The model is trained using the Marsan-Ma’s Twitter chatting corpus dataset (D.7). The proposed solution has been shown to achieve a higher performance. First, based on human evaluation (P.4), in which 30 human subjects provide subjective responses on whether the response outputs have the right coherence, sentiment, and grammar. Second, based on baseline models (P.3), including a higher probability or score based on the seq2seq model, RNN discriminator, and language model (Mikolov et al. 2010).

Traditional models like seq2seq and plug and play models (Nguyen et al. 2017) have been widely used to analyze sentiment and generate responses. However, these models often struggle between adjusting responses and preserving logical semantics. They are either generating sentences that are semantically wrong, or they preserve the semantic but are less personal and unfriendly (e.g., sounds robotic). This challenge highlights an ongoing issue in natural language processing, that is, the trade-off between a diverse response and maintaining sentence quality. By integrating baseline models into the reward function of RL, this challenge is addressed. The RL agent learns to: (a) align the output’s semantics with the baseline seq2seq model; (b) match the semantic structure of the baseline RNN model; and (c) achieve a high sentiment score based on the baseline sentiment classifier. Through this approach, the RL agent can generate more varied and contextually appropriate responses.

5.2 Traditional reinforcement learning with episodic rewards

Pröllochs et al. (2020), RL detects and interprets negations to classify sentiments (O.2) using the textual feature at the document level. Negations, which are expressed using explicit words (e.g., “not”) and implicit words (e.g., “forbid”), reverse the meaning of a word, phrase, or sentence. Each document, which is a review with single or multiple sentences, has a single real sentiment polarity (i.e., the ground truth). Words in the document have meanings based on their own context established by their arrangements (or orders) and dependence on other words in the document. The challenge is that negations are subjective across different humans due to their latent and unobservable natures.

## Instruction 1
Transcribe the passage on reinforcement learning for sentiment and response generation word for word.

## Dataset
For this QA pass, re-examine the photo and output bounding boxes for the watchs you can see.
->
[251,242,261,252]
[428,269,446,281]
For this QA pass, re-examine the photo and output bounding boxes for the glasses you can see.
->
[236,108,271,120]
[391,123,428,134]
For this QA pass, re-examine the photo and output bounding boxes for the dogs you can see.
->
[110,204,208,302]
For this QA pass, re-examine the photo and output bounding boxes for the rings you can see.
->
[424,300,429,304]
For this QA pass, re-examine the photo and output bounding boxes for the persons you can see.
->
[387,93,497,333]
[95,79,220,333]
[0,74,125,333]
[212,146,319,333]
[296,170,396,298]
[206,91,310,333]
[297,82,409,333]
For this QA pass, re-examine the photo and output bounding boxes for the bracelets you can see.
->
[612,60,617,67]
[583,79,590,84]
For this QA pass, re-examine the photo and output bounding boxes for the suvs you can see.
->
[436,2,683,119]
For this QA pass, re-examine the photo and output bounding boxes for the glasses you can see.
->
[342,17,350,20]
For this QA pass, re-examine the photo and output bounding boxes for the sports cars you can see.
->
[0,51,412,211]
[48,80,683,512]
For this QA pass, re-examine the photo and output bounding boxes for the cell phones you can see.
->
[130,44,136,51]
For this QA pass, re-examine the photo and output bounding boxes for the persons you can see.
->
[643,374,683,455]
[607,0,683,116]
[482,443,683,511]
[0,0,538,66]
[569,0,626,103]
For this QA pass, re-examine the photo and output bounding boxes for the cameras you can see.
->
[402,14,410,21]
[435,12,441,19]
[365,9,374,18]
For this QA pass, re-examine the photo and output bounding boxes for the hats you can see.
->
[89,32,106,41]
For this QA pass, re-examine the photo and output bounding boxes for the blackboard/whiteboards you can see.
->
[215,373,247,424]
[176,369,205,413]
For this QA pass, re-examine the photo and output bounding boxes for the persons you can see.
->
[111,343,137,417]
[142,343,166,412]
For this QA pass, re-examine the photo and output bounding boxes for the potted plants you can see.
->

## Instruction 2
Rewrite only the entries starting at the line containing "blackboard/whiteboards you can see." and ending at the last line of the entries, changing "persons" to "people" and keeping everything else the same.

## Expected output 1
The model is trained using the Marsan-Ma’s Twitter chatting corpus dataset (D.7). The proposed solution has been shown to achieve a higher performance. First, based on human evaluation (P.4), in which 30 human subjects provide subjective responses on whether the response outputs have the right coherence, sentiment, and grammar. Second, based on baseline models (P.3), including a higher probability or score based on the seq2seq model, RNN discriminator, and language model (Mikolov et al. 2010).

Traditional models like seq2seq and plug and play models (Nguyen et al. 2017) have been widely used to analyze sentiment and generate responses. However, these models often struggle between adjusting responses and preserving logical semantics. They are either generating sentences that are semantically wrong, or they preserve the semantic but are less personal and unfriendly (e.g., sounds robotic). This challenge highlights an ongoing issue in natural language processing, that is, the trade-off between a diverse response and maintaining sentence quality. By integrating baseline models into the reward function of RL, this challenge is addressed. The RL agent learns to: (a) align the output’s semantics with the baseline seq2seq model; (b) match the semantic structure of the baseline RNN model; and (c) achieve a high sentiment score based on the baseline sentiment classifier. Through this approach, the RL agent can generate more varied and contextually appropriate responses.

5.2 Traditional reinforcement learning with episodic rewards

Pröllochs et al. (2020), RL detects and interprets negations to classify sentiments (O.2) using the textual feature at the document level. Negations, which are expressed using explicit words (e.g., “not”) and implicit words (e.g., “forbid”), reverse the meaning of a word, phrase, or sentence. Each document, which is a review with single or multiple sentences, has a single real sentiment polarity (i.e., the ground truth). Words in the document have meanings based on their own context established by their arrangements (or orders) and dependence on other words in the document. The challenge is that negations are subjective across different humans due to their latent and unobservable natures.

## Expected output 2
For this QA pass, re-examine the photo and output bounding boxes for the blackboard/whiteboards you can see.
->
[215,373,247,424]
[176,369,205,413]
For this QA pass, re-examine the photo and output bounding boxes for the people you can see.
->
[111,343,137,417]
[142,343,166,412]
For this QA pass, re-examine the photo and output bounding boxes for the potted plants you can see.
->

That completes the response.